Lawmakers urge for new energy storage
It will be crucial in the shift to a decarbonised economyEuropost , Brussels
Lawmakers from the Committee of Industry, Research and Energy (ITRE) proposed new approaches to increase storage and secure supply of energy from renewables, in a report they adopted during their videoconference meeting.
According to the rapporteur, Austrian MEP from Renew Europe Claudia Gamon, energy storage will be essential for the transition to a decarbonised economy based on renewable energy sources. As electricity generated by wind or solar energy will not always be available in the quantities needed, we will need to store energy, she underlined.
Outlining that apart from storage technologies that are already known and work well, like pumped hydro storage, the rapporteur stressed that a number of technologies will play a crucial role in the future, such as new battery technologies, thermal storage or green hydrogen. These must be given market access to ensure a constant energy supply for European citizens, she specified.
For reaching the goals of the Paris Agreement on climate change, the European energy system will need to become carbon-neutral by 2050. While renewable sources of energy are key to achieving this objective, they are not always reliable. The output of solar and wind power depends on the time of day, the seasons and the weather.

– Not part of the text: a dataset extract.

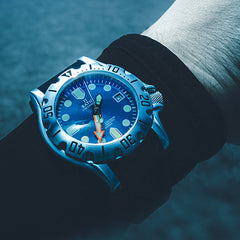 Collection image for: OFFERTA SPECIALE - OROLOGI RATIO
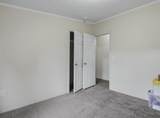 605 Doe Lane - Photo 17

ITRE members urged the Commission and EU countries to remove regulatory barriers that impede the development of energy storage projects, mentioning double taxation or shortcomings in EU network codes. They emphasised that the Trans-European energy networks also need to be revised in order to improve eligibility criteria for those wishing to develop energy storage facilities.

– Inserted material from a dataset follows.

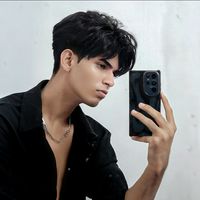 xx_prince_c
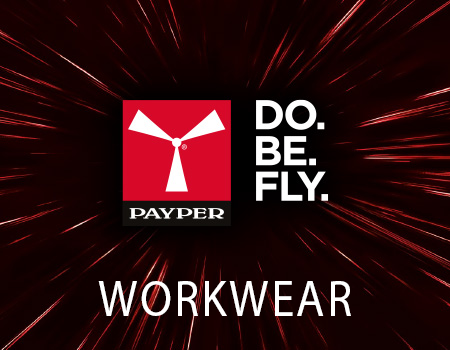 CORPORATE WEAR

Green hydrogen, produced from renewable sources, has a substantial potential, said members of the committee and called on the Commission to continue supporting research into and development of a hydrogen economy. They accented as well that support measures are needed to reduce the cost of green hydrogen as to make it economically viable. The EU executive should also consider if retrofitting gas infrastructure to transport hydrogen is possible, as the use of natural gas is only of a transitional nature.
MEPs backed the Commission's ambition to create European standards for batteries and to reduce dependence on their production outside of Europe. They insisted, through enhanced recycling schemes and by sourcing raw materials sustainably, possibly in the EU, on the reduction of EU's heavy dependence on importing raw materials from sources where extraction degrades the environment.
Ways to boost storage options, such as mechanical and thermal storage, as well as the development of decentralised storage through home batteries, domestic heat storage, vehicle-to-grid technology and smart home energy systems, were also highlighted.